▶ _SUPPLIED PASSAGE_:
[Start of Attachment]
In the present world you frequently meet a lot of call numbers and
they are going to be longer and longer. You need to remember such a
kind of numbers. One method to do it in an easy way is to assign
letters to digits as shown in the following picture:
1 ij 2 abc 3 def
4 gh 5 kl 6 mn
7 prs 8 tuv 9 wxy
0 oqz
|
This way every word or a group of words can be assigned a unique
number, so you can remember words instead of call numbers. It is
evident that it has its own charm if it is possible to find some
simple relationship between the word and the person itself. So you can
learn that the call number 941837296 of a chess-playing friend of
yours can be read as WHITEPAWN, and the call number 2855304 of your
favourite teacher is read BULLDOG.
Write a program to find the shortest sequence of words (i.e. one
having the smallest possible number of words) which corresponds to a
given number and a given list of words. The correspondence is
described by the picture above.
[End of Attachment]
▶ _SUPPLIED INFORMATION_:
[Start of Attachment]
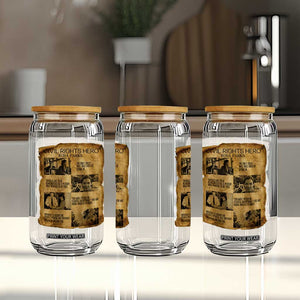 Rosa Parks Quote Glass Can Civil Rights History Hero TS12 Print Your Wear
[End of Attachment]
▶ _ABOUT THIS TASK_:
Retype the call-number word puzzle from "Write a program" to "the picture above.".

▶ _RESULT_:
Write a program to find the shortest sequence of words (i.e. one
having the smallest possible number of words) which corresponds to a
given number and a given list of words. The correspondence is
described by the picture above.